WHAT YOU SHOULD DO: Exactly as written, return all the data, leaving its pictures behind.

RECORDED INFORMATION:
——————————

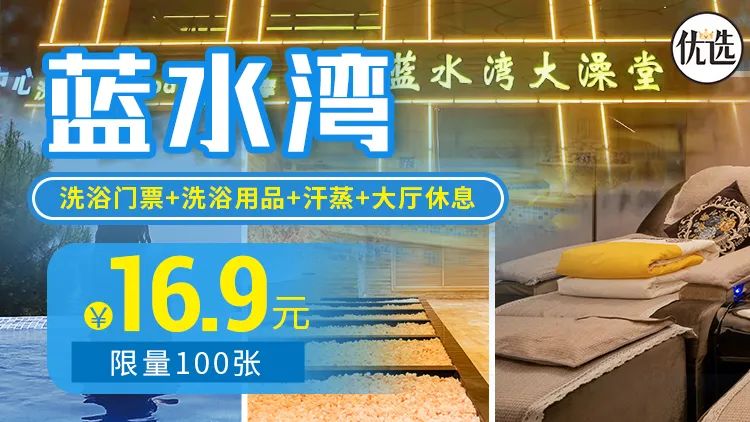 洗澡局约不？16.9元起抢购洗浴门票*1张+敲背*1次+搓澡+...1831 作者:固安圈优选 帖子ID:45928 泡澡,抢购,洗浴,门票,张敲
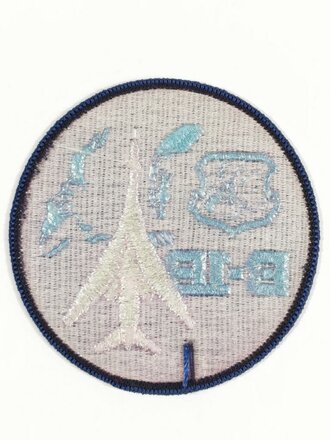 U.S. Air Force, Rockwell/Boeing B-1 "B-1B" Lancer "Lancier" flight jacket patch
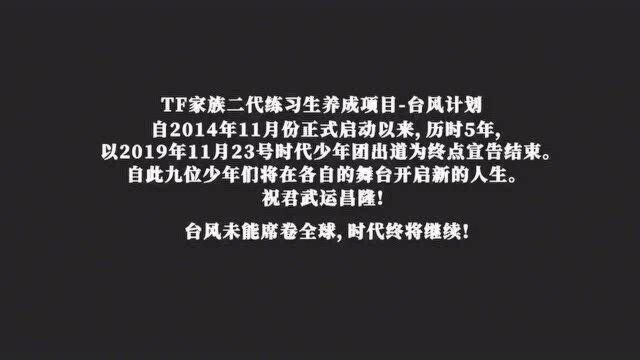 TF家族二代五年的故事尘埃落定,台风未能席卷全球少年顶峰相遇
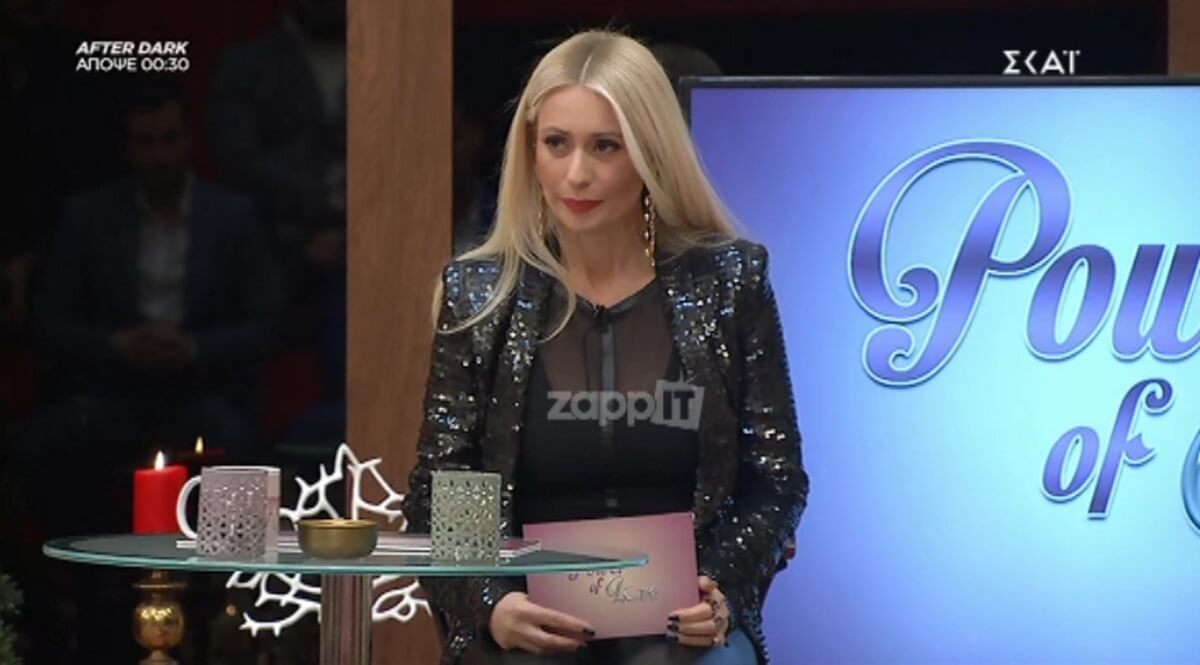 Power of Love: Η ανακοίνωση της Μπακοδήμου “πάγωσε” τους παίκτες! «Σας σόκαρα, ε;»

——————————

ANSWER SPACE:
 洗澡局约不？16.9元起抢购洗浴门票*1张+敲背*1次+搓澡+...1831 作者:固安圈优选 帖子ID:45928 泡澡,抢购,洗浴,门票,张敲
 U.S. Air Force, Rockwell/Boeing B-1 "B-1B" Lancer "Lancier" flight jacket patch
 TF家族二代五年的故事尘埃落定,台风未能席卷全球少年顶峰相遇
 Power of Love: Η ανακοίνωση της Μπακοδήμου “πάγωσε” τους παίκτες! «Σας σόκαρα, ε;»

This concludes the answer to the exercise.